Her mother realised that with James in the house she had no chance of disciplining Amelia and she turned her wrath on to her husband. “You are late,” she accused him “Didn’t you remember that we are expected at the Colonel’s tonight for his musical evening?” James pulled a face. He had had a hard day and was ready for a well earned rest, but there was no way he could get out of it. When the Colonel (or his wife) sent out an ‘invitation’ it was as an order to all the officers of the 1st Berks. At least there would be plenty to eat and drink and all those dancing girls to look at.

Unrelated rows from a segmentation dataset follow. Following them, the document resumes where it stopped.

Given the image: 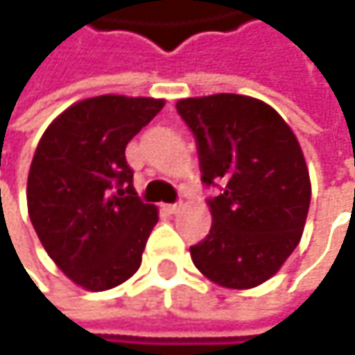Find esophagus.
<instances>
[{
	"label": "esophagus",
	"instance_id": "esophagus-1",
	"mask_svg": "<svg viewBox=\"0 0 355 355\" xmlns=\"http://www.w3.org/2000/svg\"><path fill=\"white\" fill-rule=\"evenodd\" d=\"M180 207H182L180 203H168V205H164L162 209H164L166 214H178V211H180Z\"/></svg>",
	"mask_w": 355,
	"mask_h": 355
}]
</instances>
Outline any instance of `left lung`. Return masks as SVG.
<instances>
[{
  "label": "left lung",
  "instance_id": "8db88e82",
  "mask_svg": "<svg viewBox=\"0 0 355 355\" xmlns=\"http://www.w3.org/2000/svg\"><path fill=\"white\" fill-rule=\"evenodd\" d=\"M177 110L197 139L201 180L224 184L191 259L222 288L261 286L302 239L311 205L302 148L279 112L252 96L182 98Z\"/></svg>",
  "mask_w": 355,
  "mask_h": 355
}]
</instances>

“Yes my love. I’m sorry I’m late. A problem came up at the last minute and I was late getting away.” When she looked at him suspiciously he went on “We are going to be late. I had better get cleaned up and changed, and you my girl” addressing Amelia “I heard you being chastised by your mother and you should not be so naughty.” He had more sense than to demand she behaved in future, because she would only break her word. “You have ruined that pretty dress. You had better get cleaned up a changed if you are to come along with us.” The thought of going to a musical evening instead of being sent to bed in disgrace cheered her up amazingly, but she was careful not to look too triumphant in front of her mother. She had been wrong she knew, and it didn’t do to crow about getting away with it.
An hour and a half later, the three of them, all spruced up, left their bungalow and walked across the parade ground of the compound to a large garden, from which already came the sound of sitars and singing. They joined the other officers and their ladies. James approached is closest friend in the regiment, Bernard Hawthorne. “Good evening, old man. Alone again?”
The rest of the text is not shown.